▸ EXERCISE TASK A
Update the part of the golf news article that opens with the words containing "Laurence Applebaum, the" and closes with "about the agreement.", changing "Golf Canada" to "Canada's national golf body".

== TEXT EXTRACT ==

Laurence Applebaum, the CEO of Golf Canada, which oversees the event, acknowledged to reporters during a news conference that he was “learning in real time along with all of you” about the agreement.

He could not say what effect the agreement might have on future Canadian Open tournaments, including their timing or other elements. “I’m not dealing with complete information, so it would be unfair for me to comment,” he told The Globe and Mail. “I’m going to learn more in the coming days and weeks.”

The swirl of uncertainty pulled in the British golfer Matt Fitzpatrick, who had suggested earlier this year that former colleagues who had defected to the LIV Tour should be banned from the PGA circuit. Mr. Fitzpatrick chose to avoid his scheduled press availability on Tuesday.

Asked during a separate press availability whether there were moral issues with the PGA Tour accepting Saudi backing, Canadian golfer Mike Weir said: “Right now, there’s so many things up in the air, I don’t know. I hadn’t really thought much about that.”

The deal is a stunning turnaround for a sport known for its blue-blood lineage and restraint.

And it marks an embarrassing climbdown for Mr. Monahan, who last year invoked the Sept. 11 attacks in criticizing the golfers who were then choosing to join LIV. “I would ask any player that’s left, or any player that would consider leaving: ‘Have you ever had to apologize for being a member of the PGA Tour?’ ” he said pointedly during an interview on CBS. Asked how significant the source of LIV’s funding is, Mr. Monahan replied, “It’s not an issue for me, because I don’t work for the Saudi Arabian government.”

On Tuesday, he acknowledged the pivot will leave many critics upset.

“I recognize that people are going to call me a hypocrite,” he said during an afternoon news conference. “Anytime I said anything, I said it with the information that I had at that moment, and I said it based on someone that’s trying to compete for the PGA Tour and our players. I accept those criticisms. But circumstances do change.”

On Tuesday, some families of those killed on Sept. 11 decried Mr. Monahan’s change of heart.

The White House declined to weigh in on the announcement. But the former U.S. president Donald Trump, who will play host to two of this year’s LIV tournaments at his Bedminster and Doral golf courses, proclaimed the merger to be “a big, beautiful, and glamorous deal for the wonderful world of golf.” (The message, on social media, was written in all-caps.)

Mr. Monahan acknowledged that a 90-minute closed-door meeting with players that had preceded the news conference in the Oakdale clubhouse was “intense, certainly heated.”

“This is an awful lot to ask them to digest, and this is a significant change for us in the direction that we were going down,” he added.

===
== DATA SHOWN ==

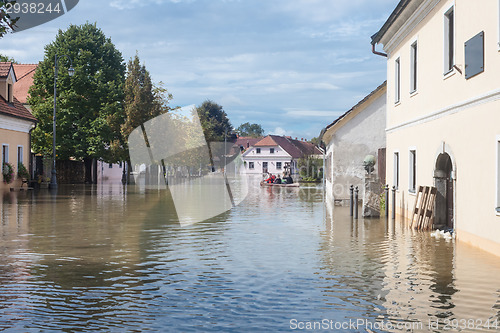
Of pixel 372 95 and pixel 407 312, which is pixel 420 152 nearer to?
pixel 372 95

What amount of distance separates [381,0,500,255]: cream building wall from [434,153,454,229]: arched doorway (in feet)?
0.64

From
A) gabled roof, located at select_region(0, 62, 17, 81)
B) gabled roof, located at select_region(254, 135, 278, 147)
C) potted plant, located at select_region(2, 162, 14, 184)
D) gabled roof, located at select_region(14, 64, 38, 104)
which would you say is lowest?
potted plant, located at select_region(2, 162, 14, 184)

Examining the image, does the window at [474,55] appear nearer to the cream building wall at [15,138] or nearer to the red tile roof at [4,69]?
the cream building wall at [15,138]

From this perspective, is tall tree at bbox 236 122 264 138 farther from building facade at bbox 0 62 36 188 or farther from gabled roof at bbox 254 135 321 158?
building facade at bbox 0 62 36 188

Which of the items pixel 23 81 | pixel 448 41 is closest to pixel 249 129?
pixel 23 81

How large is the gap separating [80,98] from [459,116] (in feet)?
129

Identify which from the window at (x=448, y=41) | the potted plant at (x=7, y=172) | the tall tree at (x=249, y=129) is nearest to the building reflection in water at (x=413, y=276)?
the window at (x=448, y=41)

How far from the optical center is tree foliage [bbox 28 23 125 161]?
1860 inches

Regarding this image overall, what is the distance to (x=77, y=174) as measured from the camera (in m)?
50.1

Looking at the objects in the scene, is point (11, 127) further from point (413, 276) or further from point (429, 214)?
point (413, 276)

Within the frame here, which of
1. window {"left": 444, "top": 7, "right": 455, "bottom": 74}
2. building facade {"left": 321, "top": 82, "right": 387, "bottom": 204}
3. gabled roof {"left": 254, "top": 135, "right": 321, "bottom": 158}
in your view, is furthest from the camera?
gabled roof {"left": 254, "top": 135, "right": 321, "bottom": 158}

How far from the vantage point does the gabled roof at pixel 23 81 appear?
57500 millimetres

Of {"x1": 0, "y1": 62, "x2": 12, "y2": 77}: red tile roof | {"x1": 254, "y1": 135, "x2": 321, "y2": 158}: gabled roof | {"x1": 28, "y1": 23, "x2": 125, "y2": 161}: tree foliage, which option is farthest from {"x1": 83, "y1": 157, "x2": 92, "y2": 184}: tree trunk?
{"x1": 254, "y1": 135, "x2": 321, "y2": 158}: gabled roof

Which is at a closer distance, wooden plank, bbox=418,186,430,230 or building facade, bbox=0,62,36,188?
wooden plank, bbox=418,186,430,230
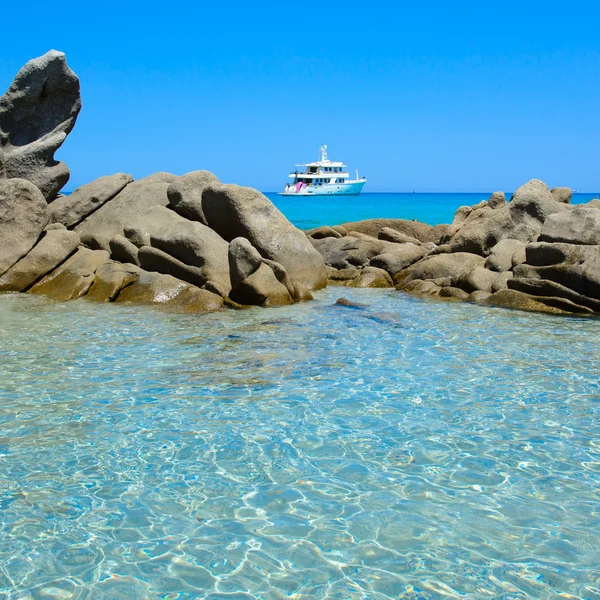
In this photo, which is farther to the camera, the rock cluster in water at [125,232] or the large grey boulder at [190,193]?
the large grey boulder at [190,193]

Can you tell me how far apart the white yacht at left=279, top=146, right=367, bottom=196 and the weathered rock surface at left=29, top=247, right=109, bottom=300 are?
76.0m

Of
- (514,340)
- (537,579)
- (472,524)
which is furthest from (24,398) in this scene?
(514,340)

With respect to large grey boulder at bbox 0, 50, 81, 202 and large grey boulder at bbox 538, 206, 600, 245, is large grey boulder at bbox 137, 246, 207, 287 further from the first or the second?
large grey boulder at bbox 538, 206, 600, 245

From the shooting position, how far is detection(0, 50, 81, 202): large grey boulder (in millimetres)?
18266

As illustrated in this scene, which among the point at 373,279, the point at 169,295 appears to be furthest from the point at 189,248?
the point at 373,279

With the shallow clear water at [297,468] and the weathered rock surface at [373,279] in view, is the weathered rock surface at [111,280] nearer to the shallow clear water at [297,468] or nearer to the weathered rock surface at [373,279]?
the shallow clear water at [297,468]

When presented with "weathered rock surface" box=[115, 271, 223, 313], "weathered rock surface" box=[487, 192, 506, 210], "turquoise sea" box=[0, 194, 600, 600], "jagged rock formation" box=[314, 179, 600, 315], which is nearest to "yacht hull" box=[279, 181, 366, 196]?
"jagged rock formation" box=[314, 179, 600, 315]

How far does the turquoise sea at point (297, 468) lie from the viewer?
172 inches

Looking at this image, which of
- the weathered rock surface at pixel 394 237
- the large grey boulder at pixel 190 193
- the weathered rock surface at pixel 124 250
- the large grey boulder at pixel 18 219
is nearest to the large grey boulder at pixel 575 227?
the weathered rock surface at pixel 394 237

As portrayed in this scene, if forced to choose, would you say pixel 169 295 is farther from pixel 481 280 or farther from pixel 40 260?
pixel 481 280

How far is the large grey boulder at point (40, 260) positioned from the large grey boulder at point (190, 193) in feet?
8.13

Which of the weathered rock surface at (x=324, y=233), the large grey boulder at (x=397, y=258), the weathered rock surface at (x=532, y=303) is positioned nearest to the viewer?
the weathered rock surface at (x=532, y=303)

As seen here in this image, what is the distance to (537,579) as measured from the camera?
4.31 m

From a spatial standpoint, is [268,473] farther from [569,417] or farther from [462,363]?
[462,363]
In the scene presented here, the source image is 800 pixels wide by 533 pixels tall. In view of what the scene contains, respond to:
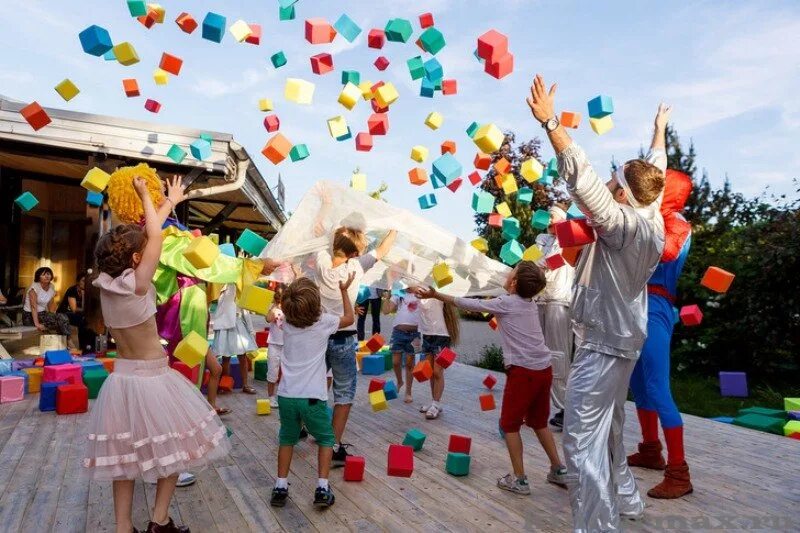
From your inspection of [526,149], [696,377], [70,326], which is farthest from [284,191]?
[696,377]

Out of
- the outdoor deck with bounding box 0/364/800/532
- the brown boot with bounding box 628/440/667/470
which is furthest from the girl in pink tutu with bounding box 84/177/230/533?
the brown boot with bounding box 628/440/667/470

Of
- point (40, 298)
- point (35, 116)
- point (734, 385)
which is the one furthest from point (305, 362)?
point (40, 298)

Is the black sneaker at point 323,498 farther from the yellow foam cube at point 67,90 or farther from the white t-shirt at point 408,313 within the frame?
the yellow foam cube at point 67,90

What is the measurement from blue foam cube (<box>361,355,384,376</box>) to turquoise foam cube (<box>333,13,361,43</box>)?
15.3 ft

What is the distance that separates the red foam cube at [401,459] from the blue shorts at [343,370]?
1.60ft

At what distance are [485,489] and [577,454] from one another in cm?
115

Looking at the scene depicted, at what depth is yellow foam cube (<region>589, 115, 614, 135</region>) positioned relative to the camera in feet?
16.8

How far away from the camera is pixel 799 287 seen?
7.69 metres

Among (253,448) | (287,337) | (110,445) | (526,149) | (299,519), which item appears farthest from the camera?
(526,149)

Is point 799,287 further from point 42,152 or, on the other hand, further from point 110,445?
point 42,152

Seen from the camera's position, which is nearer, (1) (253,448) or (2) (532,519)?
(2) (532,519)

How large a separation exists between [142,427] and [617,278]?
7.39 feet

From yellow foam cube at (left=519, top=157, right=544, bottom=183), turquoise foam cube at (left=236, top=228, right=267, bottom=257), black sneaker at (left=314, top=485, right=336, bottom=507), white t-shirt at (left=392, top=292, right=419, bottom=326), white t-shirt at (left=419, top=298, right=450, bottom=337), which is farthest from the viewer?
white t-shirt at (left=392, top=292, right=419, bottom=326)

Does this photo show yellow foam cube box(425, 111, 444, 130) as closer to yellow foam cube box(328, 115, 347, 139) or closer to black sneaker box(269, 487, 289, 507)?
yellow foam cube box(328, 115, 347, 139)
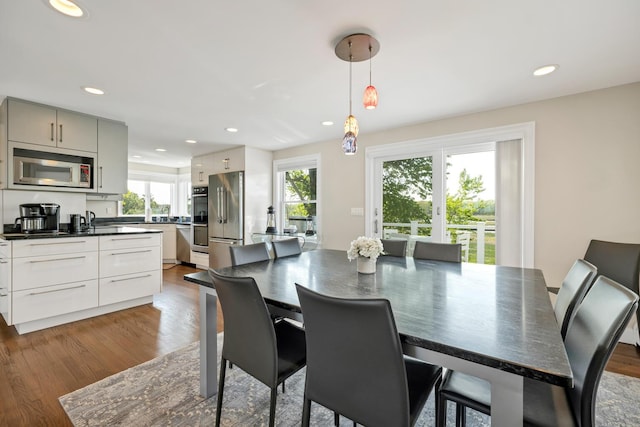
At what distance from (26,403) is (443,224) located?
12.8 ft

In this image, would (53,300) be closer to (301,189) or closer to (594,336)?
(301,189)

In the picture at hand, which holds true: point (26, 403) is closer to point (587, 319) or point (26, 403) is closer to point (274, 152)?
point (587, 319)

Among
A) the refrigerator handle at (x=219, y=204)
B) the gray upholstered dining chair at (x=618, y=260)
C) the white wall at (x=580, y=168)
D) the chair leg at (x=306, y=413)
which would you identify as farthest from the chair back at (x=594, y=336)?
the refrigerator handle at (x=219, y=204)

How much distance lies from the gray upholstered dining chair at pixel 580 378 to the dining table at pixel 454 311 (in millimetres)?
97

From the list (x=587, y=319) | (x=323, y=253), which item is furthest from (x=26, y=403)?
(x=587, y=319)

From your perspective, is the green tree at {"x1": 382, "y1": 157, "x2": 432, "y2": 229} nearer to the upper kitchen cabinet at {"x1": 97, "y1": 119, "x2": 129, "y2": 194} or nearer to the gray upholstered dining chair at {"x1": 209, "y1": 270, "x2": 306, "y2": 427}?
the gray upholstered dining chair at {"x1": 209, "y1": 270, "x2": 306, "y2": 427}

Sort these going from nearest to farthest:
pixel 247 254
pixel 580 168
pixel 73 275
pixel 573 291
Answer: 1. pixel 573 291
2. pixel 247 254
3. pixel 580 168
4. pixel 73 275

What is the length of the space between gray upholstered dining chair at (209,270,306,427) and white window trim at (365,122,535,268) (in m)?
2.70

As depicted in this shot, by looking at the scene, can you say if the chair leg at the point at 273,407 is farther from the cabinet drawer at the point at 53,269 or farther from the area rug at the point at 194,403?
the cabinet drawer at the point at 53,269

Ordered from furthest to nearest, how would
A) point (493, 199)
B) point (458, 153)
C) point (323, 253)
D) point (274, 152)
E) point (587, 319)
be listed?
point (274, 152), point (458, 153), point (493, 199), point (323, 253), point (587, 319)

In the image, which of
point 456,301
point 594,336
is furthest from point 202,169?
point 594,336

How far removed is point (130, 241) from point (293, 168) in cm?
270

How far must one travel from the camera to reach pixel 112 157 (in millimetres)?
3547

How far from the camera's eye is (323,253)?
2.71 m
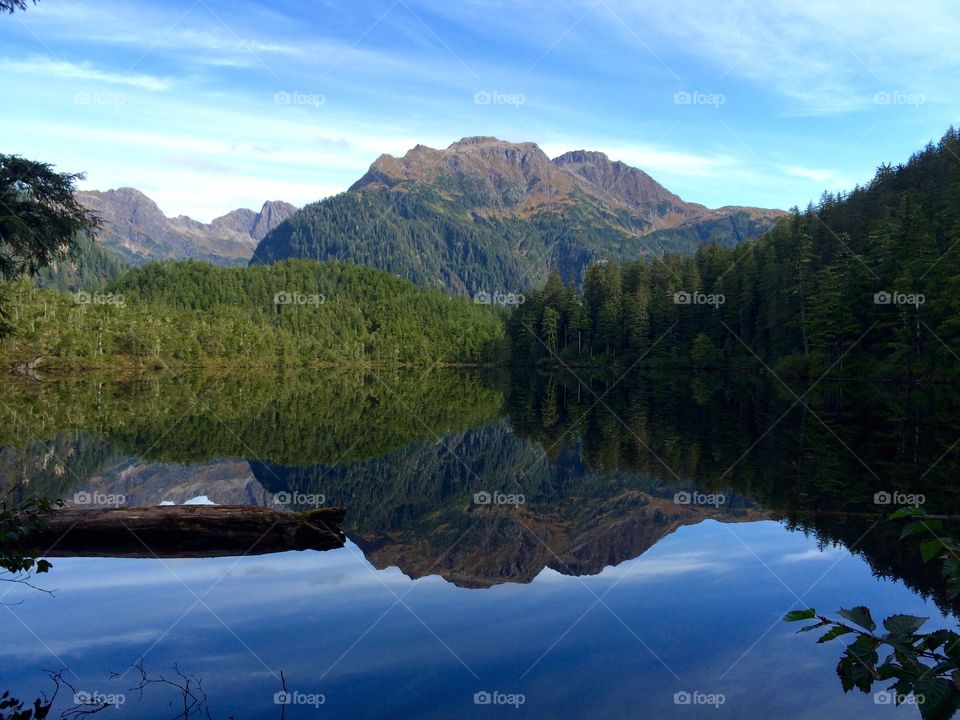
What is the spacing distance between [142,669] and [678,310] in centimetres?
10265

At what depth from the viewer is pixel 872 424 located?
33.5 metres

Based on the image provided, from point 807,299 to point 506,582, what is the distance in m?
77.0

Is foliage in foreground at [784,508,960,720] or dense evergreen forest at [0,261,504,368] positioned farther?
dense evergreen forest at [0,261,504,368]

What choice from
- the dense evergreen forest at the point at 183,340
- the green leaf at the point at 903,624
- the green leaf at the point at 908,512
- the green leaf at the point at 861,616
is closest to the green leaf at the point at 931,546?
the green leaf at the point at 908,512

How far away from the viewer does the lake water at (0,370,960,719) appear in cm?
895

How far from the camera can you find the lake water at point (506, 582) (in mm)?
8945

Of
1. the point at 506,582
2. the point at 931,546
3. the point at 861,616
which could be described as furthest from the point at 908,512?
the point at 506,582

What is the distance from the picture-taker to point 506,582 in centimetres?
1330

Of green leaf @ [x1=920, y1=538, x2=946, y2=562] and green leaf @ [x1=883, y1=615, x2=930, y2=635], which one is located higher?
green leaf @ [x1=920, y1=538, x2=946, y2=562]

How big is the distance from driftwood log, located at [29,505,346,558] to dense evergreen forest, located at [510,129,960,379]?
55513 millimetres

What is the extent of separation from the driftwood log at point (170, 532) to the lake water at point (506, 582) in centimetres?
34

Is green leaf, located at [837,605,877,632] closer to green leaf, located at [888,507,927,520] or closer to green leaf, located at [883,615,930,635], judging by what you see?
green leaf, located at [883,615,930,635]

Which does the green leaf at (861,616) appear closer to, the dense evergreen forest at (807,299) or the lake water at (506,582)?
the lake water at (506,582)

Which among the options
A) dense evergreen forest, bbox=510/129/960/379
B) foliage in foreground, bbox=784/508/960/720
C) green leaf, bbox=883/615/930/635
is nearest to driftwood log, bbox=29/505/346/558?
foliage in foreground, bbox=784/508/960/720
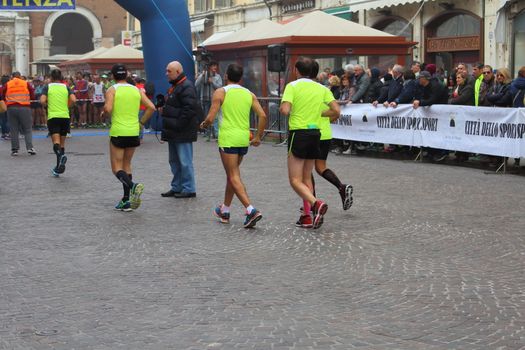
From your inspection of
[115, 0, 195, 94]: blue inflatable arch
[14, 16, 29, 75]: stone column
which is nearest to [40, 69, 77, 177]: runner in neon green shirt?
[115, 0, 195, 94]: blue inflatable arch

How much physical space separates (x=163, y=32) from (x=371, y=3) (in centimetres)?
828

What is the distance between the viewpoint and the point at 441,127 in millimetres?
17016

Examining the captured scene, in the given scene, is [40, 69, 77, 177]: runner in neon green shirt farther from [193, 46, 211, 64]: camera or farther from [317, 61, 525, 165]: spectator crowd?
[193, 46, 211, 64]: camera

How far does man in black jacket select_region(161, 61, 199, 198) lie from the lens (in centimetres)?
1236

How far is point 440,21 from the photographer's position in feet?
93.6

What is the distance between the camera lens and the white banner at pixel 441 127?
1530 centimetres

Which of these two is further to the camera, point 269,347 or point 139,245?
point 139,245

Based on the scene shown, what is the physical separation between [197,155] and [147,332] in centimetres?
1384

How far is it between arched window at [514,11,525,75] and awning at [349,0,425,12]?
10.7 feet

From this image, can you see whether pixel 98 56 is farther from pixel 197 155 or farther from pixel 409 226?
pixel 409 226

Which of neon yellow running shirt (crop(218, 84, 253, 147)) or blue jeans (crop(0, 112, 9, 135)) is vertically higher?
neon yellow running shirt (crop(218, 84, 253, 147))

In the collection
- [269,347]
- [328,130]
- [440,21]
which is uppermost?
[440,21]

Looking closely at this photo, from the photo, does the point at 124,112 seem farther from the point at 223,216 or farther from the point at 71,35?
the point at 71,35

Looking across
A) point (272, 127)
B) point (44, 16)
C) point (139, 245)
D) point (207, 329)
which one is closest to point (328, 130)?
point (139, 245)
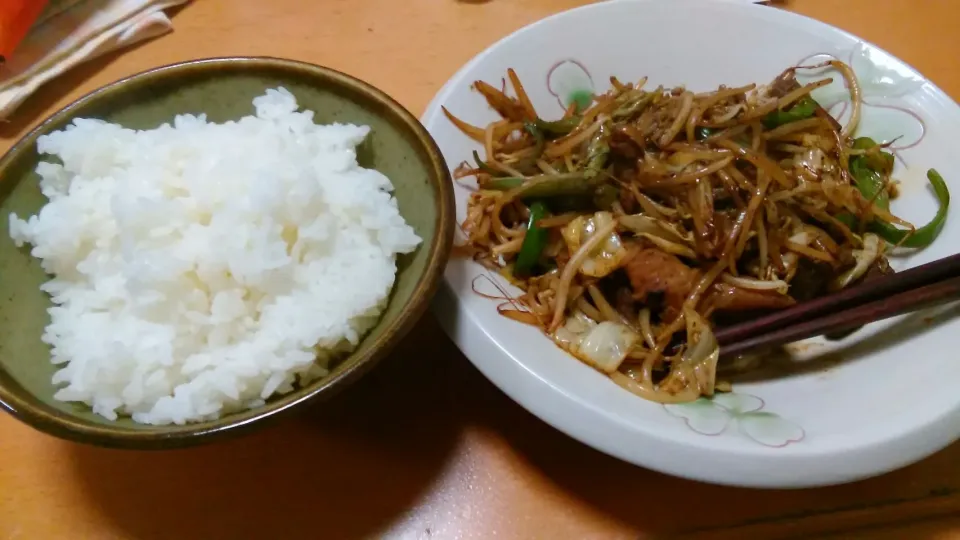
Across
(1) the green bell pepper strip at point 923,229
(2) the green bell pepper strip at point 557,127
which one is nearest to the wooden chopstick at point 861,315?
(1) the green bell pepper strip at point 923,229

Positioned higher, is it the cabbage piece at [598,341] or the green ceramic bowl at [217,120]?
the green ceramic bowl at [217,120]

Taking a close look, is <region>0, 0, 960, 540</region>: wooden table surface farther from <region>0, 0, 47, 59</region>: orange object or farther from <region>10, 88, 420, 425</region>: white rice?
<region>0, 0, 47, 59</region>: orange object

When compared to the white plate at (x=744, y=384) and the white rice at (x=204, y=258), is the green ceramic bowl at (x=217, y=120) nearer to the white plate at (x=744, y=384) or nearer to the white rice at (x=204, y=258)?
the white rice at (x=204, y=258)

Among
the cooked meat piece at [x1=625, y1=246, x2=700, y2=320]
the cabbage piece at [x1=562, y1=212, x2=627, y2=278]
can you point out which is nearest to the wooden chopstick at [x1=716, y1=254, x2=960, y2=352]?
the cooked meat piece at [x1=625, y1=246, x2=700, y2=320]

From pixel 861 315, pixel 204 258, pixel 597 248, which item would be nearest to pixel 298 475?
pixel 204 258

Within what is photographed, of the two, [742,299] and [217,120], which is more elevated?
[217,120]

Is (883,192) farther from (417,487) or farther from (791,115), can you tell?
(417,487)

===

▸ EXERCISE TASK B
Recast the records above, from their start through the line containing "57500 millimetres", as a JSON list of strings with one string per line. Include both ends, skip blank lines, and leave out the pictures.

▸ RESULT A
Laurence Applebaum, the CEO of Canada's national golf body, which oversees the event, acknowledged to reporters during a news conference that he was “learning in real time along with all of you” about the agreement.

▸ RESULT B
[
  "Of pixel 372 95 and pixel 407 312, which is pixel 420 152 nearer to?",
  "pixel 372 95",
  "What amount of distance separates [381,0,500,255]: cream building wall from [434,153,454,229]: arched doorway (in feet)?",
  "0.64",
  "From",
  "A) gabled roof, located at select_region(0, 62, 17, 81)",
  "B) gabled roof, located at select_region(254, 135, 278, 147)",
  "C) potted plant, located at select_region(2, 162, 14, 184)",
  "D) gabled roof, located at select_region(14, 64, 38, 104)",
  "which would you say is lowest?",
  "potted plant, located at select_region(2, 162, 14, 184)",
  "Examining the image, does the window at [474,55] appear nearer to the cream building wall at [15,138] or nearer to the red tile roof at [4,69]?",
  "the cream building wall at [15,138]",
  "From this perspective, is tall tree at bbox 236 122 264 138 farther from building facade at bbox 0 62 36 188 or farther from gabled roof at bbox 254 135 321 158?",
  "building facade at bbox 0 62 36 188",
  "Which of the items pixel 23 81 | pixel 448 41 is closest to pixel 249 129?",
  "pixel 23 81",
  "How large is the gap separating [80,98] from [459,116] (in feet)?",
  "129",
  "Identify which from the window at (x=448, y=41) | the potted plant at (x=7, y=172) | the tall tree at (x=249, y=129) is nearest to the building reflection in water at (x=413, y=276)?",
  "the window at (x=448, y=41)",
  "How far from the optical center is tree foliage [bbox 28 23 125 161]?",
  "1860 inches",
  "Regarding this image overall, what is the distance to (x=77, y=174) as measured from the camera (in m)?",
  "50.1",
  "Looking at the objects in the scene, is point (11, 127) further from point (413, 276) or further from point (429, 214)?",
  "point (413, 276)",
  "Within the frame here, which of",
  "1. window {\"left\": 444, \"top\": 7, \"right\": 455, \"bottom\": 74}",
  "2. building facade {\"left\": 321, \"top\": 82, \"right\": 387, \"bottom\": 204}",
  "3. gabled roof {\"left\": 254, \"top\": 135, \"right\": 321, \"bottom\": 158}",
  "in your view, is furthest from the camera?",
  "gabled roof {\"left\": 254, \"top\": 135, \"right\": 321, \"bottom\": 158}",
  "How far from the vantage point does the gabled roof at pixel 23 81 appear?",
  "57500 millimetres"
]